■ Dataset entries ■
────────────────

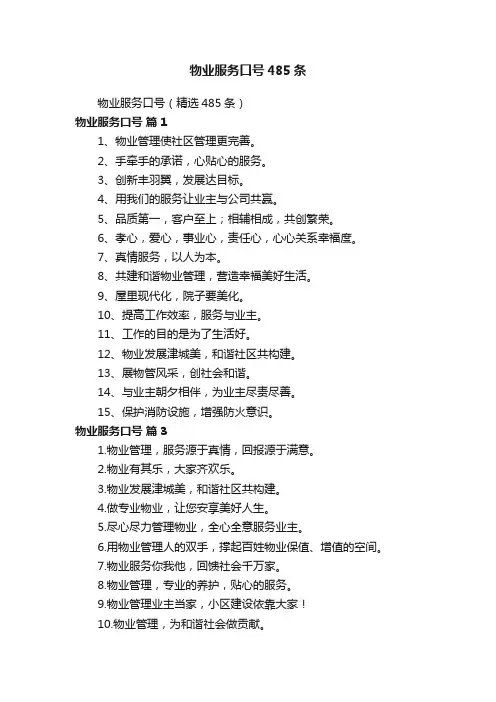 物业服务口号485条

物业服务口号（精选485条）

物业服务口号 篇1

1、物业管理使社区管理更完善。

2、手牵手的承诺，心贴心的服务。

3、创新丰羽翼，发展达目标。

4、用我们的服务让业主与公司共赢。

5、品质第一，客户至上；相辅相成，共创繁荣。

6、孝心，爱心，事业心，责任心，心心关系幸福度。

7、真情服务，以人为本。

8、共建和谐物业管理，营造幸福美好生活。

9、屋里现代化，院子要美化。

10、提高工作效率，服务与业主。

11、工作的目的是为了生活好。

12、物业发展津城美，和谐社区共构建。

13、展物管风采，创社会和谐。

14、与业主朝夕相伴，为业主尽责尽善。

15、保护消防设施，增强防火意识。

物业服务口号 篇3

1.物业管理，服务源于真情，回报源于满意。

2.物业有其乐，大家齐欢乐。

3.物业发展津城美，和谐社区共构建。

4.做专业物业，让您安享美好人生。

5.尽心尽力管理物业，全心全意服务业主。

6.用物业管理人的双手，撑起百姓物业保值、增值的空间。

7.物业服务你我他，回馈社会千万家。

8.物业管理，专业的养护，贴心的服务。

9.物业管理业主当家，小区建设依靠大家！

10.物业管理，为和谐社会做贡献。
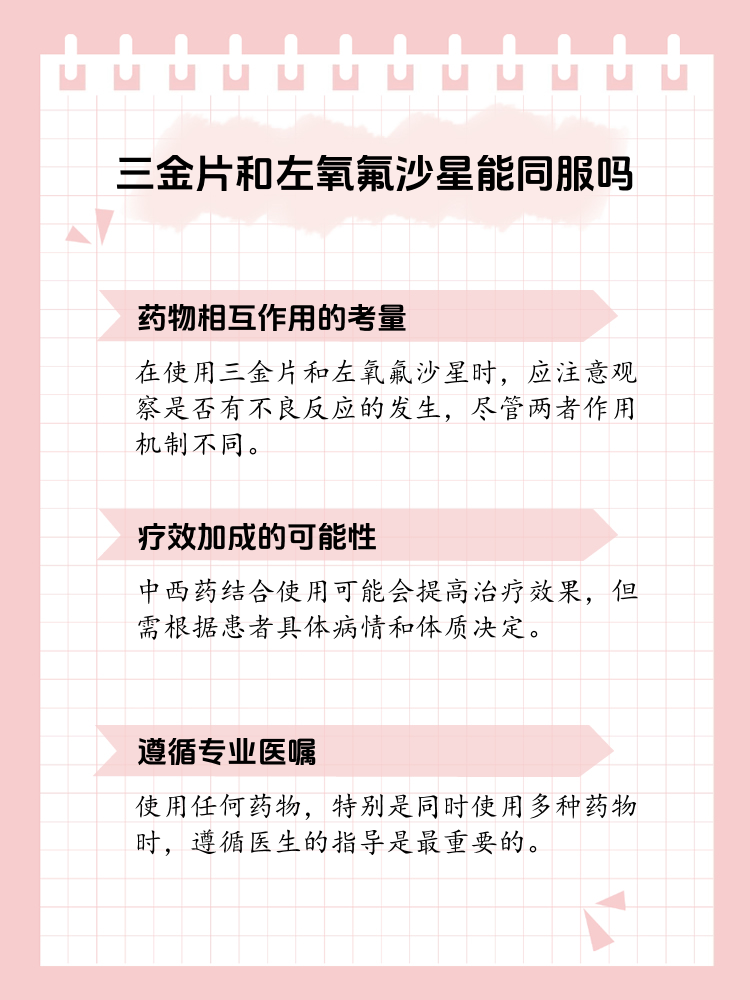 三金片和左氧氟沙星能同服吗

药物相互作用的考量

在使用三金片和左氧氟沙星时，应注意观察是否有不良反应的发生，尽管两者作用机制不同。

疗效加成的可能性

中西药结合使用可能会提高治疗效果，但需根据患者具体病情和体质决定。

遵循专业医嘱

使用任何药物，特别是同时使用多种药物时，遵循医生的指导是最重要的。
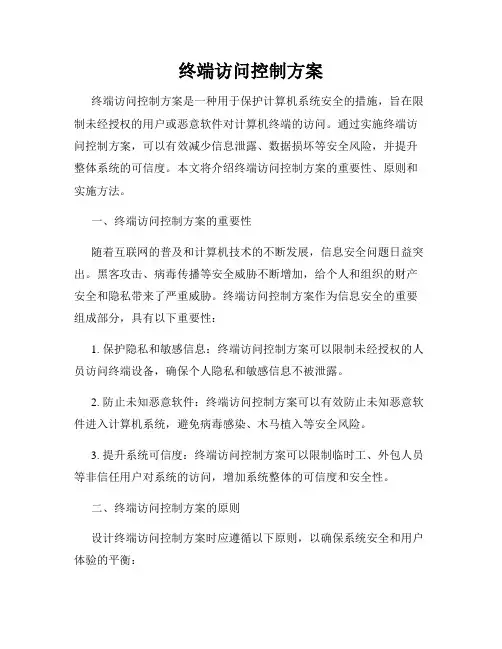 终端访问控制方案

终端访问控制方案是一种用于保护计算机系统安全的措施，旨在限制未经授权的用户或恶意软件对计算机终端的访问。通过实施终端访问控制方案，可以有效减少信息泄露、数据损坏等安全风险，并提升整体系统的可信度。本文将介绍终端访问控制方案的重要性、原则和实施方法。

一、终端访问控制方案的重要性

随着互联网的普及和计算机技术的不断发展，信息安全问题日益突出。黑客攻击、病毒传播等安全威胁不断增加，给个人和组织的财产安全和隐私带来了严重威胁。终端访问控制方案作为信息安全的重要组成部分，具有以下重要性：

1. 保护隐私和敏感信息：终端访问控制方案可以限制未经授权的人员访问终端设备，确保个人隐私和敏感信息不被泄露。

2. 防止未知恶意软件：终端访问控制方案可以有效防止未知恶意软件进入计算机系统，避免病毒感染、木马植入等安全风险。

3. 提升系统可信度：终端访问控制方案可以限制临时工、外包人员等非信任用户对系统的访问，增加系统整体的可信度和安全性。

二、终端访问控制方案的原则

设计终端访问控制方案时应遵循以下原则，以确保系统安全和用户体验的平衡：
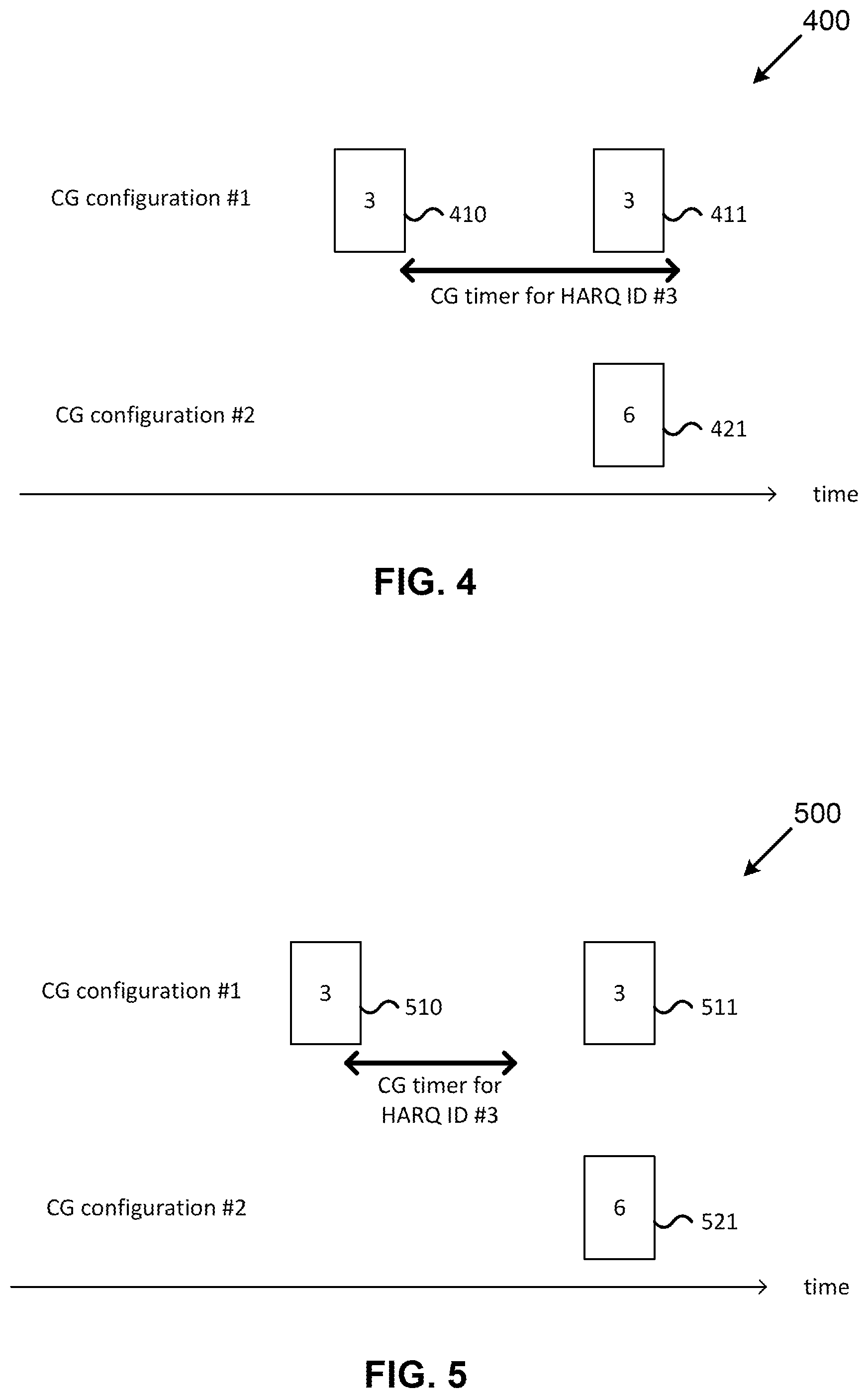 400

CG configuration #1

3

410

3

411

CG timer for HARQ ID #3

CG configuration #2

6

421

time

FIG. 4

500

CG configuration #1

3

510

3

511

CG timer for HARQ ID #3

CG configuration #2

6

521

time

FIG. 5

────────────────

■ Task instructions ■
Everything in the entries above except the pictures should be given again exactly.

■ Worked solution ■
 物业服务口号485条

物业服务口号（精选485条）

物业服务口号 篇1

1、物业管理使社区管理更完善。

2、手牵手的承诺，心贴心的服务。

3、创新丰羽翼，发展达目标。

4、用我们的服务让业主与公司共赢。

5、品质第一，客户至上；相辅相成，共创繁荣。

6、孝心，爱心，事业心，责任心，心心关系幸福度。

7、真情服务，以人为本。

8、共建和谐物业管理，营造幸福美好生活。

9、屋里现代化，院子要美化。

10、提高工作效率，服务与业主。

11、工作的目的是为了生活好。

12、物业发展津城美，和谐社区共构建。

13、展物管风采，创社会和谐。

14、与业主朝夕相伴，为业主尽责尽善。

15、保护消防设施，增强防火意识。

物业服务口号 篇3

1.物业管理，服务源于真情，回报源于满意。

2.物业有其乐，大家齐欢乐。

3.物业发展津城美，和谐社区共构建。

4.做专业物业，让您安享美好人生。

5.尽心尽力管理物业，全心全意服务业主。

6.用物业管理人的双手，撑起百姓物业保值、增值的空间。

7.物业服务你我他，回馈社会千万家。

8.物业管理，专业的养护，贴心的服务。

9.物业管理业主当家，小区建设依靠大家！

10.物业管理，为和谐社会做贡献。
 三金片和左氧氟沙星能同服吗

药物相互作用的考量

在使用三金片和左氧氟沙星时，应注意观察是否有不良反应的发生，尽管两者作用机制不同。

疗效加成的可能性

中西药结合使用可能会提高治疗效果，但需根据患者具体病情和体质决定。

遵循专业医嘱

使用任何药物，特别是同时使用多种药物时，遵循医生的指导是最重要的。
 终端访问控制方案

终端访问控制方案是一种用于保护计算机系统安全的措施，旨在限制未经授权的用户或恶意软件对计算机终端的访问。通过实施终端访问控制方案，可以有效减少信息泄露、数据损坏等安全风险，并提升整体系统的可信度。本文将介绍终端访问控制方案的重要性、原则和实施方法。

一、终端访问控制方案的重要性

随着互联网的普及和计算机技术的不断发展，信息安全问题日益突出。黑客攻击、病毒传播等安全威胁不断增加，给个人和组织的财产安全和隐私带来了严重威胁。终端访问控制方案作为信息安全的重要组成部分，具有以下重要性：

1. 保护隐私和敏感信息：终端访问控制方案可以限制未经授权的人员访问终端设备，确保个人隐私和敏感信息不被泄露。

2. 防止未知恶意软件：终端访问控制方案可以有效防止未知恶意软件进入计算机系统，避免病毒感染、木马植入等安全风险。

3. 提升系统可信度：终端访问控制方案可以限制临时工、外包人员等非信任用户对系统的访问，增加系统整体的可信度和安全性。

二、终端访问控制方案的原则

设计终端访问控制方案时应遵循以下原则，以确保系统安全和用户体验的平衡：
 400

CG configuration #1

3

410

3

411

CG timer for HARQ ID #3

CG configuration #2

6

421

time

FIG. 4

500

CG configuration #1

3

510

3

511

CG timer for HARQ ID #3

CG configuration #2

6

521

time

FIG. 5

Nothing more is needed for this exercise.